» What is expected:
Give as a JSON list of strings, one string per line, the lines of the listing below from the line containing "From this image, does" through the end of the listing. Leave out blank lines.

» Provided information:
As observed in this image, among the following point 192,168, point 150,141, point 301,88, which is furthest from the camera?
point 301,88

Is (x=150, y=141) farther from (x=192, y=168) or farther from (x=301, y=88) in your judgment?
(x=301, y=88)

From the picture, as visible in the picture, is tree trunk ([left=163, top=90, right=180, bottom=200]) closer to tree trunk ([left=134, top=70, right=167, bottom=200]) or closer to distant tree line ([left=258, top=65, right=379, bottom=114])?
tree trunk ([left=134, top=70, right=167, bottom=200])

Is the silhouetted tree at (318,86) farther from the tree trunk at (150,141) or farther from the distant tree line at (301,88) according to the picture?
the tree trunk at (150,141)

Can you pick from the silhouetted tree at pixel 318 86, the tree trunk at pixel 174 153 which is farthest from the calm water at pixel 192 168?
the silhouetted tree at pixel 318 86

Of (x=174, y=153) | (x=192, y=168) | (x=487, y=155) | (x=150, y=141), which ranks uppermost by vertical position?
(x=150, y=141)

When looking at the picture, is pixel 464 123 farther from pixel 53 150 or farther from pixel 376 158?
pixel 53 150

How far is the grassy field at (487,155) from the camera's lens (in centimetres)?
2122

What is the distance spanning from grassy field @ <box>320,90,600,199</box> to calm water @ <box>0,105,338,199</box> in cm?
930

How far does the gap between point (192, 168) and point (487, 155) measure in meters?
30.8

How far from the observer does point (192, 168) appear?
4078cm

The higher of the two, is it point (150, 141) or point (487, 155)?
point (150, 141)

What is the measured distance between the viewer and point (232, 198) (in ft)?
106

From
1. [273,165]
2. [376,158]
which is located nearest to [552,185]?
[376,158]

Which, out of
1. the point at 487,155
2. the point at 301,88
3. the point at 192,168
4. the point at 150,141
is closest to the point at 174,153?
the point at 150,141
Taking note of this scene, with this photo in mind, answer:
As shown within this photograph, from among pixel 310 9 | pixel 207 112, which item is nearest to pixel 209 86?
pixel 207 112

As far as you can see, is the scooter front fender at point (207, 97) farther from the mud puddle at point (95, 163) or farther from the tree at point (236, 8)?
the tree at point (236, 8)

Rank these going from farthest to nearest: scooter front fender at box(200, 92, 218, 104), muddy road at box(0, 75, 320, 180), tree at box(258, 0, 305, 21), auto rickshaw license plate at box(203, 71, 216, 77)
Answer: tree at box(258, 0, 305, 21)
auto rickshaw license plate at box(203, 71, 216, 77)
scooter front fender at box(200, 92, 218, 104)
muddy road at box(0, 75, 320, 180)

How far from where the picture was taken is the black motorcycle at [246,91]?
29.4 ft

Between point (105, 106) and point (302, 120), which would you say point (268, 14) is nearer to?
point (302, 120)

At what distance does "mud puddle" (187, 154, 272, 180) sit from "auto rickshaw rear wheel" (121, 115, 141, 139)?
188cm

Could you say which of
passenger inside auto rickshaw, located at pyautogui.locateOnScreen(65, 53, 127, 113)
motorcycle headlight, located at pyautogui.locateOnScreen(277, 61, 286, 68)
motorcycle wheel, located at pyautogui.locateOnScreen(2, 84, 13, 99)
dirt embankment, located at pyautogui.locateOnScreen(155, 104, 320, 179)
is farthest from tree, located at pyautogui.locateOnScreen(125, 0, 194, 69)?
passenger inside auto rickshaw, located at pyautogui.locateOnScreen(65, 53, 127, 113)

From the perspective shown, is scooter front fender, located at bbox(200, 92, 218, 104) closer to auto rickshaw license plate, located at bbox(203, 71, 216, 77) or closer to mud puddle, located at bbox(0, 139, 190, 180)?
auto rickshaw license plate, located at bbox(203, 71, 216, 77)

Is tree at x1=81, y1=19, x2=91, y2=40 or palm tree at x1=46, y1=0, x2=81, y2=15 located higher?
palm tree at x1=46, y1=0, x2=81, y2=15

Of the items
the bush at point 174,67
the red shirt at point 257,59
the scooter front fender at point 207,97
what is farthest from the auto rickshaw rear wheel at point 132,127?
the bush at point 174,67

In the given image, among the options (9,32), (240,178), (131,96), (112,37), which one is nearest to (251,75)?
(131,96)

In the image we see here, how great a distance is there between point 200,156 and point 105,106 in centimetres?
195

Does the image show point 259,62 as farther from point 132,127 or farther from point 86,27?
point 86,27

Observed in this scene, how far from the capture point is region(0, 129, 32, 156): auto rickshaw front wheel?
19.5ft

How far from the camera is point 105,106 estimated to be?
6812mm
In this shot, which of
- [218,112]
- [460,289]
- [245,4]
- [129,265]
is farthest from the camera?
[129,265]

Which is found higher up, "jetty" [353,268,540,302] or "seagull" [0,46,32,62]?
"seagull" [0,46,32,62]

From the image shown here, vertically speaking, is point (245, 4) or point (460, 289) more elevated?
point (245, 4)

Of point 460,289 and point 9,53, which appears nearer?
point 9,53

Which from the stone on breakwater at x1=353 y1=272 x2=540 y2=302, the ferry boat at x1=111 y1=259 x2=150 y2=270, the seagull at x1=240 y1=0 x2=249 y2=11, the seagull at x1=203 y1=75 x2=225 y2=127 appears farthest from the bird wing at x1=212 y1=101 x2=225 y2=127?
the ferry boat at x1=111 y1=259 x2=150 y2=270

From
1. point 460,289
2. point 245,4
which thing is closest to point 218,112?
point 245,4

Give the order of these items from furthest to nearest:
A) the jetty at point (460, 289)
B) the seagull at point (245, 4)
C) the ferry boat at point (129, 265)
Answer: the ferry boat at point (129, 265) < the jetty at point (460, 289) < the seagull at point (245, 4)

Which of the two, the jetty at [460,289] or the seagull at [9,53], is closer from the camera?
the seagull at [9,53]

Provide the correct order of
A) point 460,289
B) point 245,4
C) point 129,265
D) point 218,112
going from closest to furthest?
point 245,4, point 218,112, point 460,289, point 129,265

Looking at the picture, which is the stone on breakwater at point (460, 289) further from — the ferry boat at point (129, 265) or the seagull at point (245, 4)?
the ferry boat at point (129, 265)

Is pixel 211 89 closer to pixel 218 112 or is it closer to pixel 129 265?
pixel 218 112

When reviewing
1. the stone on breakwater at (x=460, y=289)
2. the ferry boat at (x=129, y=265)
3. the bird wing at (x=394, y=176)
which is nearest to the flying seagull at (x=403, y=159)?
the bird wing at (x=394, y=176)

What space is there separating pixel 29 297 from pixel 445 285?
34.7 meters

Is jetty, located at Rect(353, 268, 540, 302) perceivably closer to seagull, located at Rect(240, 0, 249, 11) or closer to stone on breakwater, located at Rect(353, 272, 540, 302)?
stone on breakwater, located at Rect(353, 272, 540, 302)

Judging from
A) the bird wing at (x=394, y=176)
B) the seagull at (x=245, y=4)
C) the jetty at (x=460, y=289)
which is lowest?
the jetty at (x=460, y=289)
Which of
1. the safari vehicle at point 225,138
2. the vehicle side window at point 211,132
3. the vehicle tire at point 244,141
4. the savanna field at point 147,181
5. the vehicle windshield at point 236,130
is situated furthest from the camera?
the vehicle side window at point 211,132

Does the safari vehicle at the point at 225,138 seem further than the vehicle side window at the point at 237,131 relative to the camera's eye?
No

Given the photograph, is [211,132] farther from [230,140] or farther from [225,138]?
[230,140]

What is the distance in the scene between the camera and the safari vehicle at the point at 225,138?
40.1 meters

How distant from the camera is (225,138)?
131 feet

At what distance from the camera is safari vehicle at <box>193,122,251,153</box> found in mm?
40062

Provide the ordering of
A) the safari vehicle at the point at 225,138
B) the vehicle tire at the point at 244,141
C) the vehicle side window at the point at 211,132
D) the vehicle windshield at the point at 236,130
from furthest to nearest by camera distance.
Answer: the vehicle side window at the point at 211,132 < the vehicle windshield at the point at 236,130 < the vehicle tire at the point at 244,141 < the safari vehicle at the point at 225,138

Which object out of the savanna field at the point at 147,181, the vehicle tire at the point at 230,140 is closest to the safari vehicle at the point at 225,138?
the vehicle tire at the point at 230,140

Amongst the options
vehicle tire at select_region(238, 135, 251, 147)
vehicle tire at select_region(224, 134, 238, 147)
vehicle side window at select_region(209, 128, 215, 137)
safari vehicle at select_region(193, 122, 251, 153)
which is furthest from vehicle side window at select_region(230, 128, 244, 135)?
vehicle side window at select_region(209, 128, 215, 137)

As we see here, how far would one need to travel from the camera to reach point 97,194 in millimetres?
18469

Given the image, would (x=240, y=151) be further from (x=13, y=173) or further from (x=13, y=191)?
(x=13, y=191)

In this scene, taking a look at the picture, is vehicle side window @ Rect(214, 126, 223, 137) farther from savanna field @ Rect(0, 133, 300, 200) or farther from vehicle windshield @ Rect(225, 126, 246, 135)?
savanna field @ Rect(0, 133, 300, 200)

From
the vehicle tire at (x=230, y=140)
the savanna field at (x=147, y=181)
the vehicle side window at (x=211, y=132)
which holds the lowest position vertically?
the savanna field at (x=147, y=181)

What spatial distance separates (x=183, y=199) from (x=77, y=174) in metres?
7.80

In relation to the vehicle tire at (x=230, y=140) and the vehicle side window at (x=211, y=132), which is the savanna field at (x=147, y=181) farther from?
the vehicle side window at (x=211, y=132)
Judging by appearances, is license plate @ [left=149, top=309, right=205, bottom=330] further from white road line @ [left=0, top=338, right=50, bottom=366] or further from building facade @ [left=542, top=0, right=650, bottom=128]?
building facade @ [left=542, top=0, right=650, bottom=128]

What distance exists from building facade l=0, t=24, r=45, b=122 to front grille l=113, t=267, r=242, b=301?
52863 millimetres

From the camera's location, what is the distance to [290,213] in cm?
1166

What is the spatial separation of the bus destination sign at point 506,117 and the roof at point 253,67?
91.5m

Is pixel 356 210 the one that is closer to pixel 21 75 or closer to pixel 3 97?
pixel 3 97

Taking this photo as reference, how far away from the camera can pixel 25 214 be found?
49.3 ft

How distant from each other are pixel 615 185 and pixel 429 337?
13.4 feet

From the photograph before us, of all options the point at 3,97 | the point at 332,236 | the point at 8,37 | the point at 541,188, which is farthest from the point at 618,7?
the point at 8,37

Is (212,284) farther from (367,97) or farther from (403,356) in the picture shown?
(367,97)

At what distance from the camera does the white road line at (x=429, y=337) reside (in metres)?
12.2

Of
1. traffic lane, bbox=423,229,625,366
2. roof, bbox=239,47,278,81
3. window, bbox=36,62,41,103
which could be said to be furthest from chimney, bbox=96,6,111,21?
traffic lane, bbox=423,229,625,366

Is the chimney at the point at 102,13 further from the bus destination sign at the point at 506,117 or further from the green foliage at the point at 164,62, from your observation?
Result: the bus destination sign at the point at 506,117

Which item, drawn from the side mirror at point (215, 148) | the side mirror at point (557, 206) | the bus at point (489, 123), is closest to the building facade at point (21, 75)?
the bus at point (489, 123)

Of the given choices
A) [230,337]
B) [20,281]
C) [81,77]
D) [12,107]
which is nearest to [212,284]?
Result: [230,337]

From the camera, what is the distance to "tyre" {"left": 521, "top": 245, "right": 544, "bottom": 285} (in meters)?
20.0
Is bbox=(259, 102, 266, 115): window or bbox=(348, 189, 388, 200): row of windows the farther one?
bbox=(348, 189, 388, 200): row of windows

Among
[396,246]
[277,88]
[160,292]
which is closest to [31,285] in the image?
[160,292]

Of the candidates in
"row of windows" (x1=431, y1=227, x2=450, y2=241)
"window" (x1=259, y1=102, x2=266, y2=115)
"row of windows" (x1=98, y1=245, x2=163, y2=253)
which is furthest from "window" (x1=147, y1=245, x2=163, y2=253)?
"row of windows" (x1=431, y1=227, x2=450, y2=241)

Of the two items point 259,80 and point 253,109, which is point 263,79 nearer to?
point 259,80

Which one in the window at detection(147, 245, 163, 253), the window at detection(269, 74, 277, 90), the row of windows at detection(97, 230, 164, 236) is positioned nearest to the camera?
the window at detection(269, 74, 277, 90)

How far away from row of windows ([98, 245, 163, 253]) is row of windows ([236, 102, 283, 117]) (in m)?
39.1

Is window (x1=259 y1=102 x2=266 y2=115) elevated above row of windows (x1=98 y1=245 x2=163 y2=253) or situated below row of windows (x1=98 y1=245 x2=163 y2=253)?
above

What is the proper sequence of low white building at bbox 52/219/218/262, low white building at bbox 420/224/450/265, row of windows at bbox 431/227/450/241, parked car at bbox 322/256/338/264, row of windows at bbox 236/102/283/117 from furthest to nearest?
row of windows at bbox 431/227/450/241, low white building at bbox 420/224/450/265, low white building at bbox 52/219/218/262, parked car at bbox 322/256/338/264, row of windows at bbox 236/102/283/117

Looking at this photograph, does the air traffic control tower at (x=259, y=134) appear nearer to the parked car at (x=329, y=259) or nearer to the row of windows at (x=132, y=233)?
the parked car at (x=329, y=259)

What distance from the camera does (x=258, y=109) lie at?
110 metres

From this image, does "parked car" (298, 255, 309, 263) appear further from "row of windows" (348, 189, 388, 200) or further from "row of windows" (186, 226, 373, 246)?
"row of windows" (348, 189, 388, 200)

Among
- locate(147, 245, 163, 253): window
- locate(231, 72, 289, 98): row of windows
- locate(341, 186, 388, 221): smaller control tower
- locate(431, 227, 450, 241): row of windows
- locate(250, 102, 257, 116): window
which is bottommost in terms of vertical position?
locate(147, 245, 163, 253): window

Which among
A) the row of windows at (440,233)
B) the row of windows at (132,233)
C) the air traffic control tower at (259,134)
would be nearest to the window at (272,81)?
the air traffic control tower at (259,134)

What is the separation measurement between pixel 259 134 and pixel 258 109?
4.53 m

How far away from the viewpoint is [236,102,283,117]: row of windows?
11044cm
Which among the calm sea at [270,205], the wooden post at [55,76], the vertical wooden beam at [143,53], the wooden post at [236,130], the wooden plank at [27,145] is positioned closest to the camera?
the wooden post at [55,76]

» In response:
[
  "From this image, does \"parked car\" (298, 255, 309, 263) appear further from \"row of windows\" (348, 189, 388, 200) or further from \"row of windows\" (186, 226, 373, 246)?",
  "\"row of windows\" (348, 189, 388, 200)",
  "Among",
  "- locate(147, 245, 163, 253): window",
  "- locate(231, 72, 289, 98): row of windows",
  "- locate(341, 186, 388, 221): smaller control tower",
  "- locate(431, 227, 450, 241): row of windows",
  "- locate(250, 102, 257, 116): window",
  "which is bottommost in terms of vertical position?",
  "locate(147, 245, 163, 253): window",
  "Which among",
  "A) the row of windows at (440,233)",
  "B) the row of windows at (132,233)",
  "C) the air traffic control tower at (259,134)",
  "would be nearest to the window at (272,81)?",
  "the air traffic control tower at (259,134)",
  "What is the separation measurement between pixel 259 134 and pixel 258 109?",
  "4.53 m",
  "How far away from the viewpoint is [236,102,283,117]: row of windows?",
  "11044cm",
  "Which among the calm sea at [270,205], the wooden post at [55,76], the vertical wooden beam at [143,53], the wooden post at [236,130], the wooden plank at [27,145] is positioned closest to the camera?",
  "the wooden post at [55,76]"
]